Jul/Aug 2018 Poetry Special Feature

Two Word Poems

by Judy Kaber

Image courtesy of British Library Photostream

Image courtesy of British Library Photostream


The dead shrew flips from cat's mouth
to air, able now to fly without feathers,

to borrow bird's dip and land anew
among brittle leaves. Nothing lost

except one minor life that once foraged
for seeds, small sharp ears that guarded

against prey, body burrowing in mottled earth.
In the house the phone rings, stranger

on the other end of long black wire,
wanting something from me that is not

anywhere in the outside world, in sun,
scattered pine cones, tumble of stream.

Where can a shrew hide?

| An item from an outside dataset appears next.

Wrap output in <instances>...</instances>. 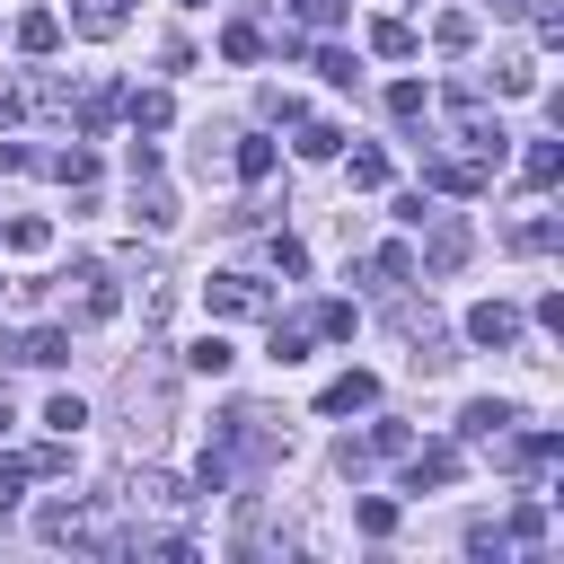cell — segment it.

I become
mole tunnel, rotted log, bent grass path,

a long measure of song that can be
followed like stones across quick water.


Lucky at Cards

You hold your pain captive in the body of the phone
          like a cockatoo banging against the bars,

its neck stretched, beak snapping at your ears,
          each word you hear a tug on a bloody lobe,

until you want to clap your hands over them, shut away
          the squawking smell of a disintegrating marriage.

You keep poking at the pain like a man might poke a black bear
          with a stick, and after each jab it gets more savage, growling

as if to strip your skin away, to leave sinew and bones,
          to suck away all the juice that once was your love.

At the table playing cards, you sit with arms pulled tight to your side,
          giving nothing away, your face bulldozed, lost in scrap heap of grief.

Your lips, a concrete border in your mouth, borrow yesterday's phrases,
          as you toss nickels and dimes in the pot.